- _Provided passage_:
These two patches have worked for me (based on v2.3.0): https://github.com/bislydev/libosdp/commit/7a283e486f492e04836d5378bd900ad39ccefac7 https://github.com/bislydev/libosdp/commit/43666cf4e37cde1e5522ab135b408e0c0b73e114

sidcha commented 5 months ago

@rm5248, et, al. Thanks for the minimal reproducer; after fixing a minor bug in the reproducer (it was not setting a flush callback hence some stale data was still buffered when LibOSDP expected there to be none), I can no longer reproduce this issue.

I guess one of the many dozens of patches to clean up the CP state machine has fixed this issue.

Closing this as complete. Feel free to reopen if that is not the case.

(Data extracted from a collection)

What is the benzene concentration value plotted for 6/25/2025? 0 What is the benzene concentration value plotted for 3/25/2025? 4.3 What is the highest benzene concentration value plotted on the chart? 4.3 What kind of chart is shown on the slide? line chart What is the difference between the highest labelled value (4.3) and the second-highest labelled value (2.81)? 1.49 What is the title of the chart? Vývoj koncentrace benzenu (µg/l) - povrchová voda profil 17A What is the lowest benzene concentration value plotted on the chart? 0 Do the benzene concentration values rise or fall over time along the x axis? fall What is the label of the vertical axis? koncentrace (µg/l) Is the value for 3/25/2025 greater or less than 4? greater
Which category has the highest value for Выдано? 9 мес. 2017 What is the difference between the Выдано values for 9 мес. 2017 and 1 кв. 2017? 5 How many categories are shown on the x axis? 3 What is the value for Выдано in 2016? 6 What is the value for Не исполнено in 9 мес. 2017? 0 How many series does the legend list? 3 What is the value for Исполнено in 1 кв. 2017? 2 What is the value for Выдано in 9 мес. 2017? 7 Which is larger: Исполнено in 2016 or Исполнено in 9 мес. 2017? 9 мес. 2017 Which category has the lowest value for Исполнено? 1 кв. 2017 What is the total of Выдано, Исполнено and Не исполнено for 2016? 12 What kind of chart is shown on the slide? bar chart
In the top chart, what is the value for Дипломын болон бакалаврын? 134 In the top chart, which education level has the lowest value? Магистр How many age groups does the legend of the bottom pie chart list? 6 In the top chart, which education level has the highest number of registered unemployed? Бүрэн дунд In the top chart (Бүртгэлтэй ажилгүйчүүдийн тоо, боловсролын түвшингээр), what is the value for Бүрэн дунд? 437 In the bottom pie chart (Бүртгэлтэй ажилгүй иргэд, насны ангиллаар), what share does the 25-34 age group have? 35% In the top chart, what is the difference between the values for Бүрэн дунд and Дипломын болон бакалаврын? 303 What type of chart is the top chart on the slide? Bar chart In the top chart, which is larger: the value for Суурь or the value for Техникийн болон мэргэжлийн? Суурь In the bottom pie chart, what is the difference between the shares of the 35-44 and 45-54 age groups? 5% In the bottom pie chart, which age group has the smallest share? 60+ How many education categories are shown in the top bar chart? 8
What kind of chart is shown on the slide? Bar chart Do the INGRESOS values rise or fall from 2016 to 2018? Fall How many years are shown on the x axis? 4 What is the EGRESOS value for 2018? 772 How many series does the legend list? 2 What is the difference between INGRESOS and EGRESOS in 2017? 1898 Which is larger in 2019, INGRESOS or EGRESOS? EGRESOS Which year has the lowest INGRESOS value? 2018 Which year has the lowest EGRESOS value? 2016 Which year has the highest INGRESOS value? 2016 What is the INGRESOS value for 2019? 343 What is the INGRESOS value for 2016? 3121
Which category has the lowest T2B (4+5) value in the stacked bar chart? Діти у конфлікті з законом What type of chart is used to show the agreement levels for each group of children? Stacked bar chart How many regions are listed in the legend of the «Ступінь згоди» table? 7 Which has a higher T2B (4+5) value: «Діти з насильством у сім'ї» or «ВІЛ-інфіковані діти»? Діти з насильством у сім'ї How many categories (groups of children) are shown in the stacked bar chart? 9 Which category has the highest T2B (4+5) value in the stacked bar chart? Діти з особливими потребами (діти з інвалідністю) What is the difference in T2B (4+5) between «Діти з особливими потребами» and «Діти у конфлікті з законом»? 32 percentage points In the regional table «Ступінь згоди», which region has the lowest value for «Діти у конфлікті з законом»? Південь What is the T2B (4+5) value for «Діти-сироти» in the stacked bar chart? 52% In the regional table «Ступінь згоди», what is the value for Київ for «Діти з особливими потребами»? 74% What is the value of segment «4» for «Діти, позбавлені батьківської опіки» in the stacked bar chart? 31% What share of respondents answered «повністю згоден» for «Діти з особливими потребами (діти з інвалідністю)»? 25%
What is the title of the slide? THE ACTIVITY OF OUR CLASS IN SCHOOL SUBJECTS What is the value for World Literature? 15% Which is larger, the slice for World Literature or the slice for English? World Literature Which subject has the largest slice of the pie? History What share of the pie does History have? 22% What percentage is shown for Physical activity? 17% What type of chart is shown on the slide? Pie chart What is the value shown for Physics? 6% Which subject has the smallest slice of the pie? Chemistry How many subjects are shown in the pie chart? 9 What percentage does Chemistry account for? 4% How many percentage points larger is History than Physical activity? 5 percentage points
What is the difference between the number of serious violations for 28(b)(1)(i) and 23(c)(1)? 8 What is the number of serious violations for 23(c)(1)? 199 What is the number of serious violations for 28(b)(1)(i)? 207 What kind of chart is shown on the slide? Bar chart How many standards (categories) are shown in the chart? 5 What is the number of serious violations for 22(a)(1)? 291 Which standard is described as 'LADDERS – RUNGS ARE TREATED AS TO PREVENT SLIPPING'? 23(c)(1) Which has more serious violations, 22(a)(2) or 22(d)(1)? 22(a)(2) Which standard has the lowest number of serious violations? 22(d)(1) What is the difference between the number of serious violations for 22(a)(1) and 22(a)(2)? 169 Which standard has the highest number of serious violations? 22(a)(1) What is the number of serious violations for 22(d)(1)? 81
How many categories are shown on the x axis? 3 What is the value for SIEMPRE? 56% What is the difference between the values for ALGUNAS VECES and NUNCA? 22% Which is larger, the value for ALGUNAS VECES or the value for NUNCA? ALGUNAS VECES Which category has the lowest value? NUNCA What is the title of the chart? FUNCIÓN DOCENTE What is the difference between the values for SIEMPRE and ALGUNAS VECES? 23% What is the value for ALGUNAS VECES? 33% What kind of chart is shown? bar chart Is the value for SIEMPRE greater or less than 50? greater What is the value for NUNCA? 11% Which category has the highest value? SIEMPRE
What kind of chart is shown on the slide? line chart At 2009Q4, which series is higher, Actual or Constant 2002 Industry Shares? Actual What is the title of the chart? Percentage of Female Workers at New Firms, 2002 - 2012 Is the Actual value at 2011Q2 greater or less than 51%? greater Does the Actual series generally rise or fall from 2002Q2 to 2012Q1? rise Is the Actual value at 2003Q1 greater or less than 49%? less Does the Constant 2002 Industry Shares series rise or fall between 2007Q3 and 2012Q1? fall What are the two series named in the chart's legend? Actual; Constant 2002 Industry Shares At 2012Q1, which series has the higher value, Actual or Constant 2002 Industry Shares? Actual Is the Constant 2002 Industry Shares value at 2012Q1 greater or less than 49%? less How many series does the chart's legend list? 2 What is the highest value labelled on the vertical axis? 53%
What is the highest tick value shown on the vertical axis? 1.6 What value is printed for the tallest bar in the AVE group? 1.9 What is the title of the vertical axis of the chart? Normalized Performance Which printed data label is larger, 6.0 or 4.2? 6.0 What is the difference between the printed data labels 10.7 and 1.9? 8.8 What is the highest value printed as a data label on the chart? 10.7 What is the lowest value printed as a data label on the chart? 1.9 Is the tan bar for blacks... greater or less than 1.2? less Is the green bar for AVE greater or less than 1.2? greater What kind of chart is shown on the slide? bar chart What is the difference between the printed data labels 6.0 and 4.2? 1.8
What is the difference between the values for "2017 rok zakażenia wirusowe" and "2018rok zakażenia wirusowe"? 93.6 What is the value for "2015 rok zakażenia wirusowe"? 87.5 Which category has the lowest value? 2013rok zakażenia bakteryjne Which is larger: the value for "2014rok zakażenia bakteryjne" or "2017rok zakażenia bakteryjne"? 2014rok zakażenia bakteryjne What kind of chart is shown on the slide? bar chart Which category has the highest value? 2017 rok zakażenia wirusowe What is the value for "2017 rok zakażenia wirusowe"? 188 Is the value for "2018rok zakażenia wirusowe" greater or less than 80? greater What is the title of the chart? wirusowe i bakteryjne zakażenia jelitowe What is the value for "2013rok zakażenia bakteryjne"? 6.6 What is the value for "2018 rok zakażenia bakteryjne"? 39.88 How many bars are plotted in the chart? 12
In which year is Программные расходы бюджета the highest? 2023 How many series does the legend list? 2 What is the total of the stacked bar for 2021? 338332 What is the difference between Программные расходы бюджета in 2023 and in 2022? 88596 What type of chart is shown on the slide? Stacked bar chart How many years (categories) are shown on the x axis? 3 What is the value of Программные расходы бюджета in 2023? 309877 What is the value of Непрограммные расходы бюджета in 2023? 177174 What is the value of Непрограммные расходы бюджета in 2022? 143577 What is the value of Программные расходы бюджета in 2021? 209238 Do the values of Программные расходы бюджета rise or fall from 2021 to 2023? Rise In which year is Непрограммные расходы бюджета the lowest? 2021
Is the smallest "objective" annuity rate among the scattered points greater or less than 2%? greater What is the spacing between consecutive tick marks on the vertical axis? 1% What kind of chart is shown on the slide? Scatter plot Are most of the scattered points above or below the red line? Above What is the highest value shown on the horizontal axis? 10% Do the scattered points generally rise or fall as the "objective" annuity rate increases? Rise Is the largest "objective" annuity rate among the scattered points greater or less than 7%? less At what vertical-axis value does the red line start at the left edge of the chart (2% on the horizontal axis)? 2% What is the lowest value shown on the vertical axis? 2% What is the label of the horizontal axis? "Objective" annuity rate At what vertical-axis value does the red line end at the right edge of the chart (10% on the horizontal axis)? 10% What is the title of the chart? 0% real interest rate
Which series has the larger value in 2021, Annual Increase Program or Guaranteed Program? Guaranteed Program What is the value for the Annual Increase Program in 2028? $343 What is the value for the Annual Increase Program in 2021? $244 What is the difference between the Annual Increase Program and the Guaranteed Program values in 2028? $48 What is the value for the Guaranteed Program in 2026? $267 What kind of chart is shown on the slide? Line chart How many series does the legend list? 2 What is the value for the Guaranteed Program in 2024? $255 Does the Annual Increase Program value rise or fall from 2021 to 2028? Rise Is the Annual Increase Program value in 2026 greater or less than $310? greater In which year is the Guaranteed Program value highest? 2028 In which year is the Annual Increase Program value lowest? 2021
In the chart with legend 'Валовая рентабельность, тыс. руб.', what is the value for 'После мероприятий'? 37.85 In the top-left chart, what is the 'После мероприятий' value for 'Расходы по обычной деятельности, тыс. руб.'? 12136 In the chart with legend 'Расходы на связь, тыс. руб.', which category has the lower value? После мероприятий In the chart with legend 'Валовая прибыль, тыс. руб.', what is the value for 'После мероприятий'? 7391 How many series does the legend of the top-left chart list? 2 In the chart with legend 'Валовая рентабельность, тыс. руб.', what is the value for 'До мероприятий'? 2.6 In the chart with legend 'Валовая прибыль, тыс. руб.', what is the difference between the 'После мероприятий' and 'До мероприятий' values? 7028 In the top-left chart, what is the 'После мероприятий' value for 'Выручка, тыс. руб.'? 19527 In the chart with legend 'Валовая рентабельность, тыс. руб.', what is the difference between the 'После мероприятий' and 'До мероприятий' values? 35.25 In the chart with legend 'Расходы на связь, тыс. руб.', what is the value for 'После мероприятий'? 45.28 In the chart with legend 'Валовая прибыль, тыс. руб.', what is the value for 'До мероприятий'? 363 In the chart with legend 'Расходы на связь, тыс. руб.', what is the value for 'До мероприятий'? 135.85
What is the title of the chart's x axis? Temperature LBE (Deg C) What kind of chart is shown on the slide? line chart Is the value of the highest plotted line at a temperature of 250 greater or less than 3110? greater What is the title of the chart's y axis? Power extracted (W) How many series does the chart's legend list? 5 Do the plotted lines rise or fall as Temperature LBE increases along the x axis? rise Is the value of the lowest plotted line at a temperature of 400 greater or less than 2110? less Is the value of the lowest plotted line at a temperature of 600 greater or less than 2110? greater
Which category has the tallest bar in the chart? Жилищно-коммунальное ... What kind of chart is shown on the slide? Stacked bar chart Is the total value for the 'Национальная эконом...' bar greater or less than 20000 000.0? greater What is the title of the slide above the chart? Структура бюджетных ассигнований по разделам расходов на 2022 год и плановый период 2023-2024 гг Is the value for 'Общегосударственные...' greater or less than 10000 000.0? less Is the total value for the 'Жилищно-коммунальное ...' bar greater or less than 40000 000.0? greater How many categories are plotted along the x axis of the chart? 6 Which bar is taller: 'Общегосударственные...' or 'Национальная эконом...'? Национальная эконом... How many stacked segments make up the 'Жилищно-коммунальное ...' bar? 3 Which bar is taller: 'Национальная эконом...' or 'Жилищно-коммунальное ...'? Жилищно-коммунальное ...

- _Goal of the exercise_:
Update the LibOSDP issue thread above, starting at "These two patches" and ending at "reproduce this issue.", so that "reproducer" is replaced by "test program" throughout that span.

- _Answer to this exercise_:
These two patches have worked for me (based on v2.3.0): https://github.com/bislydev/libosdp/commit/7a283e486f492e04836d5378bd900ad39ccefac7 https://github.com/bislydev/libosdp/commit/43666cf4e37cde1e5522ab135b408e0c0b73e114

sidcha commented 5 months ago

@rm5248, et, al. Thanks for the minimal test program; after fixing a minor bug in the test program (it was not setting a flush callback hence some stale data was still buffered when LibOSDP expected there to be none), I can no longer reproduce this issue.